* **Work task**: Print every record below exactly as it stands.

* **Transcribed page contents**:

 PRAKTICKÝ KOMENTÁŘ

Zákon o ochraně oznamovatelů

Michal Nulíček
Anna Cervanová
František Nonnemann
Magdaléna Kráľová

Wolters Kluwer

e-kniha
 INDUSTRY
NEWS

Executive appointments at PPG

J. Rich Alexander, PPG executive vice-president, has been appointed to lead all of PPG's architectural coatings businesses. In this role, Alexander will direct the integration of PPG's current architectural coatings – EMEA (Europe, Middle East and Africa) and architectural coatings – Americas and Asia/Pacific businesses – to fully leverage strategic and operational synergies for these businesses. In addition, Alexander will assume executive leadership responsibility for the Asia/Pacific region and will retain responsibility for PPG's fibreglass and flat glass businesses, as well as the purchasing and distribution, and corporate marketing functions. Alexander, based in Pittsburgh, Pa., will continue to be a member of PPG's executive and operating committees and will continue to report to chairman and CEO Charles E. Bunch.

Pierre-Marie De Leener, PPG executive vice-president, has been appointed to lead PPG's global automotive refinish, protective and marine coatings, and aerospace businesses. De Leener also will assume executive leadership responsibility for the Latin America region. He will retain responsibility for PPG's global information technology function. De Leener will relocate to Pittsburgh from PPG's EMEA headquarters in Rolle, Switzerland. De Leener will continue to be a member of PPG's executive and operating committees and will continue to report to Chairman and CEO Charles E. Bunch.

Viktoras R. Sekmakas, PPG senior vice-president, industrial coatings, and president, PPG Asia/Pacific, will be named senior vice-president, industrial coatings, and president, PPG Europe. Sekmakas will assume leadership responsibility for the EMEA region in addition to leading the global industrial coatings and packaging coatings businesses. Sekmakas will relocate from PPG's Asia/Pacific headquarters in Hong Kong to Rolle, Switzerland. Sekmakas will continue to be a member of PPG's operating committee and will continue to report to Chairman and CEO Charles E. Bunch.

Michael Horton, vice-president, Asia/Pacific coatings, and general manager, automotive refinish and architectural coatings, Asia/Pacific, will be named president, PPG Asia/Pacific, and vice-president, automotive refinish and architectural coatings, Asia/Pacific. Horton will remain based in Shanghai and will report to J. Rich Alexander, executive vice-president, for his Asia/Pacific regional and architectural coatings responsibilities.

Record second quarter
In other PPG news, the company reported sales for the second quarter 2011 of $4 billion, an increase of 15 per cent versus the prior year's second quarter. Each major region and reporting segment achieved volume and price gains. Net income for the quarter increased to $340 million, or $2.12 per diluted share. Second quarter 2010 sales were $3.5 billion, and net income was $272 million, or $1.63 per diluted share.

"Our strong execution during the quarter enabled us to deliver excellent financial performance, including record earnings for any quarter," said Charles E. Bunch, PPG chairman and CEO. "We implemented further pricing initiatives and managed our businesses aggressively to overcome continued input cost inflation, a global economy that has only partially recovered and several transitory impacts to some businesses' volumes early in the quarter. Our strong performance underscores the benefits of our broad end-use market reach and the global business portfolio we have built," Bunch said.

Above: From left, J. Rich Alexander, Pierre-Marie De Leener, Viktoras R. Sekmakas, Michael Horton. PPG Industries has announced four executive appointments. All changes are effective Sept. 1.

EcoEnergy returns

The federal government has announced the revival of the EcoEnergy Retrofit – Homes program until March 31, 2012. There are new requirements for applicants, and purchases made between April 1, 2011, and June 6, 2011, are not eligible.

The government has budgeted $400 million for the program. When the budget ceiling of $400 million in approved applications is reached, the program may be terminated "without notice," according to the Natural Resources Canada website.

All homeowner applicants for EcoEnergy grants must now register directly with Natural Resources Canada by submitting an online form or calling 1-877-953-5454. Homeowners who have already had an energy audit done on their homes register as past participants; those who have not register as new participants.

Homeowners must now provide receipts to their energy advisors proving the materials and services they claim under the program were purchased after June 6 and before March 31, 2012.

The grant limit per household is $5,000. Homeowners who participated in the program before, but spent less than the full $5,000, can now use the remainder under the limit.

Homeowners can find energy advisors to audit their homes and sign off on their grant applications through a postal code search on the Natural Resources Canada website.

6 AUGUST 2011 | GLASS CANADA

* **Solution for this exercise**:
 PRAKTICKÝ KOMENTÁŘ

Zákon o ochraně oznamovatelů

Michal Nulíček
Anna Cervanová
František Nonnemann
Magdaléna Kráľová

Wolters Kluwer

e-kniha
 INDUSTRY
NEWS

Executive appointments at PPG

J. Rich Alexander, PPG executive vice-president, has been appointed to lead all of PPG's architectural coatings businesses. In this role, Alexander will direct the integration of PPG's current architectural coatings – EMEA (Europe, Middle East and Africa) and architectural coatings – Americas and Asia/Pacific businesses – to fully leverage strategic and operational synergies for these businesses. In addition, Alexander will assume executive leadership responsibility for the Asia/Pacific region and will retain responsibility for PPG's fibreglass and flat glass businesses, as well as the purchasing and distribution, and corporate marketing functions. Alexander, based in Pittsburgh, Pa., will continue to be a member of PPG's executive and operating committees and will continue to report to chairman and CEO Charles E. Bunch.

Pierre-Marie De Leener, PPG executive vice-president, has been appointed to lead PPG's global automotive refinish, protective and marine coatings, and aerospace businesses. De Leener also will assume executive leadership responsibility for the Latin America region. He will retain responsibility for PPG's global information technology function. De Leener will relocate to Pittsburgh from PPG's EMEA headquarters in Rolle, Switzerland. De Leener will continue to be a member of PPG's executive and operating committees and will continue to report to Chairman and CEO Charles E. Bunch.

Viktoras R. Sekmakas, PPG senior vice-president, industrial coatings, and president, PPG Asia/Pacific, will be named senior vice-president, industrial coatings, and president, PPG Europe. Sekmakas will assume leadership responsibility for the EMEA region in addition to leading the global industrial coatings and packaging coatings businesses. Sekmakas will relocate from PPG's Asia/Pacific headquarters in Hong Kong to Rolle, Switzerland. Sekmakas will continue to be a member of PPG's operating committee and will continue to report to Chairman and CEO Charles E. Bunch.

Michael Horton, vice-president, Asia/Pacific coatings, and general manager, automotive refinish and architectural coatings, Asia/Pacific, will be named president, PPG Asia/Pacific, and vice-president, automotive refinish and architectural coatings, Asia/Pacific. Horton will remain based in Shanghai and will report to J. Rich Alexander, executive vice-president, for his Asia/Pacific regional and architectural coatings responsibilities.

Record second quarter
In other PPG news, the company reported sales for the second quarter 2011 of $4 billion, an increase of 15 per cent versus the prior year's second quarter. Each major region and reporting segment achieved volume and price gains. Net income for the quarter increased to $340 million, or $2.12 per diluted share. Second quarter 2010 sales were $3.5 billion, and net income was $272 million, or $1.63 per diluted share.

"Our strong execution during the quarter enabled us to deliver excellent financial performance, including record earnings for any quarter," said Charles E. Bunch, PPG chairman and CEO. "We implemented further pricing initiatives and managed our businesses aggressively to overcome continued input cost inflation, a global economy that has only partially recovered and several transitory impacts to some businesses' volumes early in the quarter. Our strong performance underscores the benefits of our broad end-use market reach and the global business portfolio we have built," Bunch said.

Above: From left, J. Rich Alexander, Pierre-Marie De Leener, Viktoras R. Sekmakas, Michael Horton. PPG Industries has announced four executive appointments. All changes are effective Sept. 1.

EcoEnergy returns

The federal government has announced the revival of the EcoEnergy Retrofit – Homes program until March 31, 2012. There are new requirements for applicants, and purchases made between April 1, 2011, and June 6, 2011, are not eligible.

The government has budgeted $400 million for the program. When the budget ceiling of $400 million in approved applications is reached, the program may be terminated "without notice," according to the Natural Resources Canada website.

All homeowner applicants for EcoEnergy grants must now register directly with Natural Resources Canada by submitting an online form or calling 1-877-953-5454. Homeowners who have already had an energy audit done on their homes register as past participants; those who have not register as new participants.

Homeowners must now provide receipts to their energy advisors proving the materials and services they claim under the program were purchased after June 6 and before March 31, 2012.

The grant limit per household is $5,000. Homeowners who participated in the program before, but spent less than the full $5,000, can now use the remainder under the limit.

Homeowners can find energy advisors to audit their homes and sign off on their grant applications through a postal code search on the Natural Resources Canada website.

6 AUGUST 2011 | GLASS CANADA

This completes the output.